What Happened MIRA Pharmaceuticals, Inc. (NASDAQ: MIRA) announced in an 8-K filed March 3, 2026 that it has completed dosing in its Phase 1 trial of Ketamir-2, a selective oral NMDA receptor modulator, in 56 healthy volunteers. The randomized, double-blind, placebo-controlled study (conducted at Hadassah Medical Center, Jerusalem) included single ascending dose (SAD) cohorts of 50–600 mg and multiple ascending dose (MAD) cohorts of 150 mg, 300 mg, or 600 mg daily for five days. To date, the company reported no serious adverse events, no dose-limiting toxicities, and no clinically significant dissociative or psychotomimetic effects; database lock, unblinding, and final audited PK and safety analyses are underway.

Key Details

• Trial size: 56 healthy adults (SAD: 32 participants across four dose levels; MAD: 24 participants across three dose levels).

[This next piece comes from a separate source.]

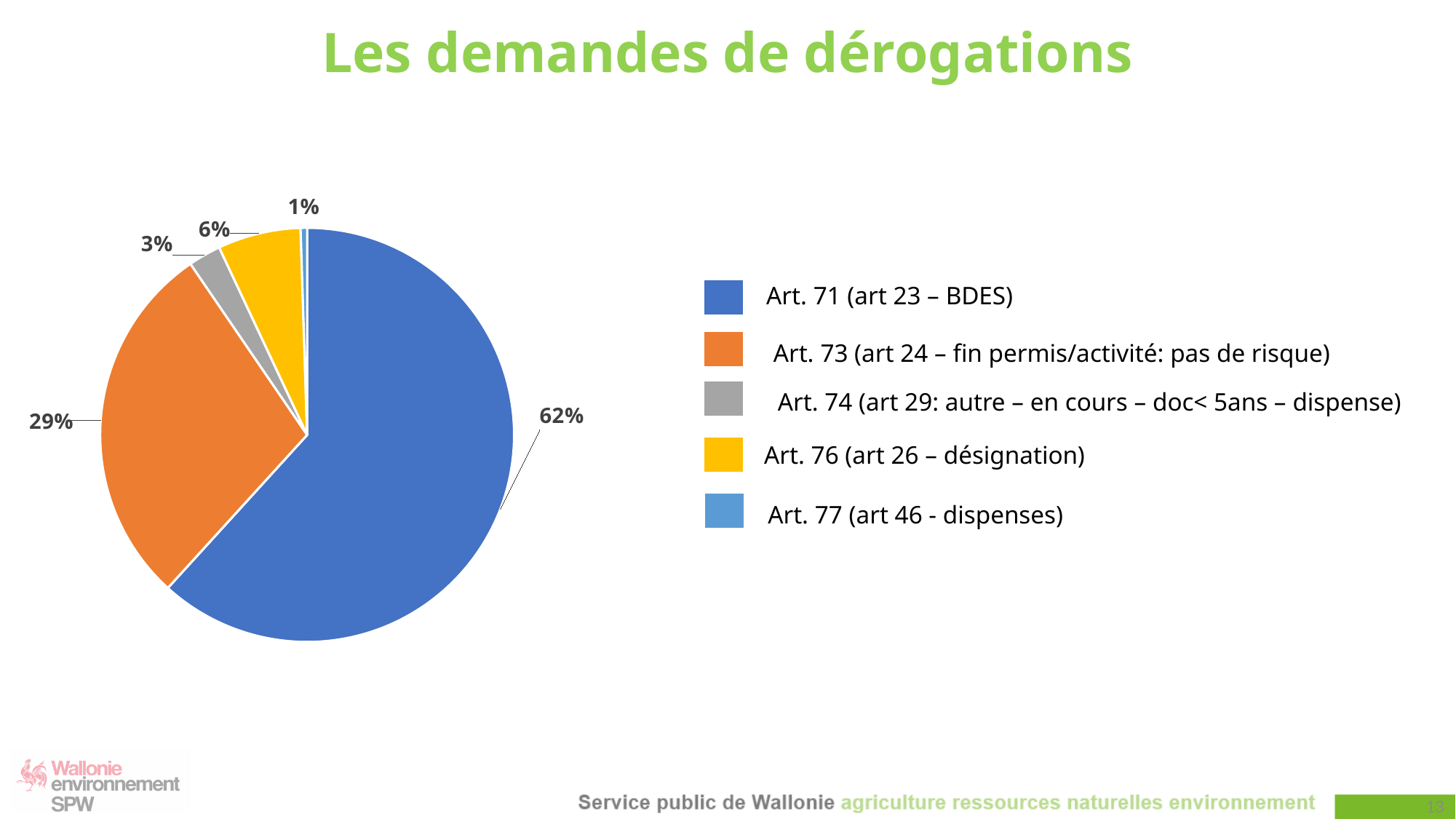
Which is larger, the Art. 76 slice or the Art. 74 slice? Art. 76 (art 26 – désignation) What kind of chart is shown on the slide? pie chart What share of the pie does Art. 77 (art 46 - dispenses) represent? 1% What share of the pie does Art. 76 (art 26 – désignation) represent? 6% What share of the pie does Art. 71 (art 23 – BDES) represent? 62% Which category has the smallest slice of the pie? Art. 77 (art 46 - dispenses) Which category has the largest slice of the pie? Art. 71 (art 23 – BDES) What is the difference in percentage points between the Art. 71 slice and the Art. 73 slice? 33 What is the title of the slide containing the pie chart? Les demandes de dérogations How many categories does the legend list? 5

• Doses tested: SAD 50–600 mg; MAD 150 mg, 300 mg, 600 mg daily for 5 days.
• Safety: No serious adverse events (SAEs) or dose-limiting toxicities reported; no ketamine-like dissociative/psychotomimetic effects observed.

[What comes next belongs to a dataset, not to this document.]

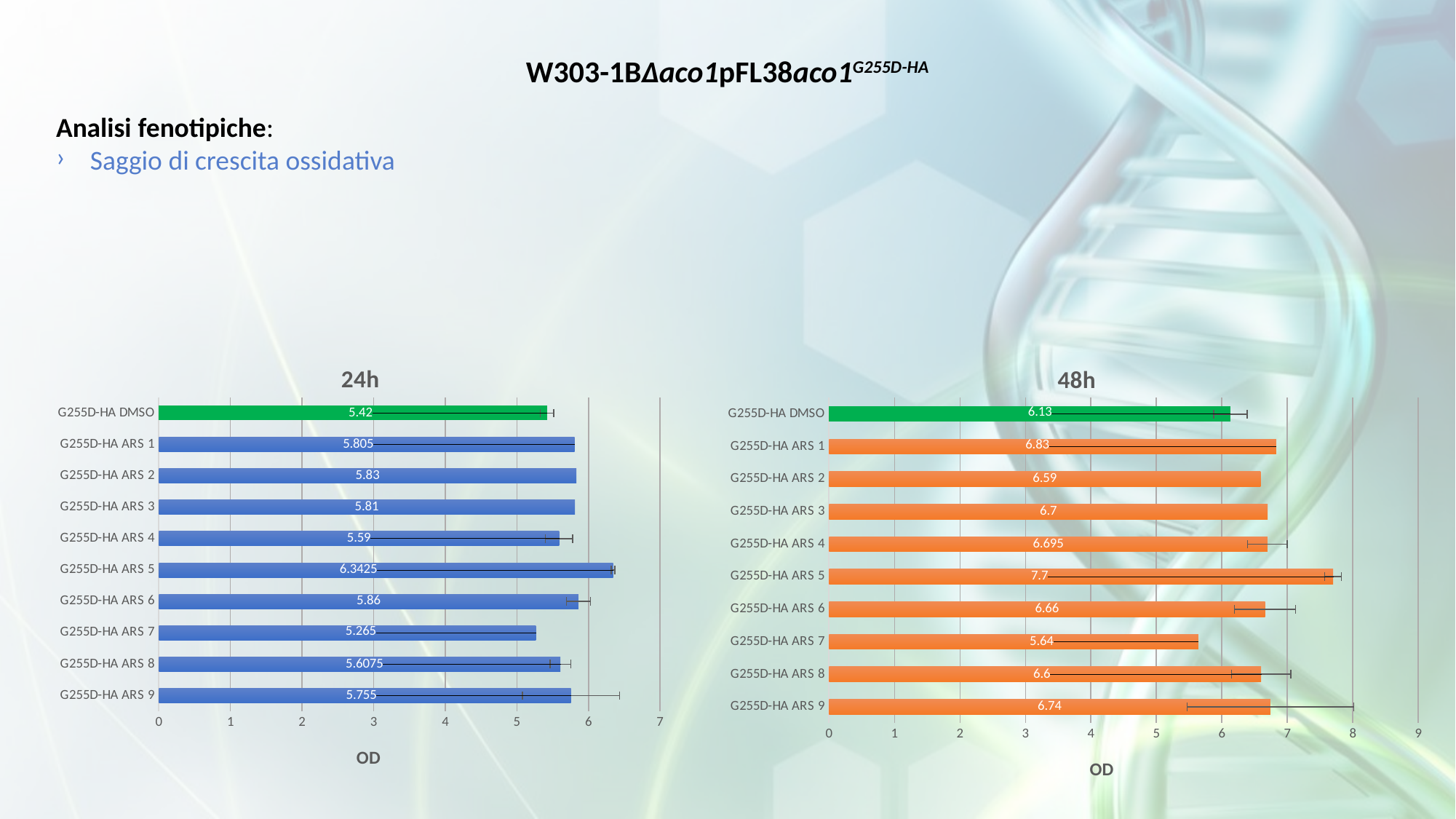
In the 48h chart, what is the value for G255D-HA ARS 4? 6.695 What is the x-axis label of the 48h chart? OD In the 48h chart, what is the difference between the values for G255D-HA ARS 5 and G255D-HA DMSO? 1.57 In the 24h chart, what is the value for G255D-HA DMSO? 5.42 In the 48h chart, is the value for G255D-HA ARS 7 greater or less than 6? less In the 48h chart, what is the value for G255D-HA ARS 5? 7.7 What kind of chart is the 24h chart? bar chart In the 24h chart, what is the value for G255D-HA ARS 8? 5.6075 In the 24h chart, which is larger, the value for G255D-HA ARS 7 or G255D-HA ARS 6? G255D-HA ARS 6 How many categories are shown in the 48h chart? 10 In the 24h chart, which category has the highest value? G255D-HA ARS 5 In the 48h chart, which category has the lowest value? G255D-HA ARS 7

• Next steps: Company plans to submit Phase 2a study and supporting documentation to FDA under its active IND in H1 2026 and will present Phase 1 data at an upcoming scientific meeting. Planned Phase 2a will target patients with moderate to severe chemotherapy-induced peripheral neuropathy (CIPN).

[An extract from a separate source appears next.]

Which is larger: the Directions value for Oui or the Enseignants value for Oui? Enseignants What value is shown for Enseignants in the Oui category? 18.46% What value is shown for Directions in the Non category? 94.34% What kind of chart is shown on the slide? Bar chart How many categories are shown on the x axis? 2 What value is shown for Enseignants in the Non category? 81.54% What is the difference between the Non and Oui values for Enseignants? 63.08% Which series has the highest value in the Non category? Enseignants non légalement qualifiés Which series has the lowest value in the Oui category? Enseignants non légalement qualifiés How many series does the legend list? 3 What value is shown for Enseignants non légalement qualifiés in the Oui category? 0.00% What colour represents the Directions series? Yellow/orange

Why It Matters The clean Phase 1 safety and tolerability readout is a key de‑risking milestone that allows MIRA to advance Ketamir-2 toward a proof-of-concept Phase 2a study. CIPN currently has no FDA‑approved treatments specifically indicated for it, so successful clinical development could address a significant unmet medical need. Investors should note that these results are safety/PK-focused — efficacy in patients has not yet been reported; upcoming catalysts include final audited Phase 1 data, the IND/Phase 2a submission in H1 2026, and initiation/results of the Phase 2a study.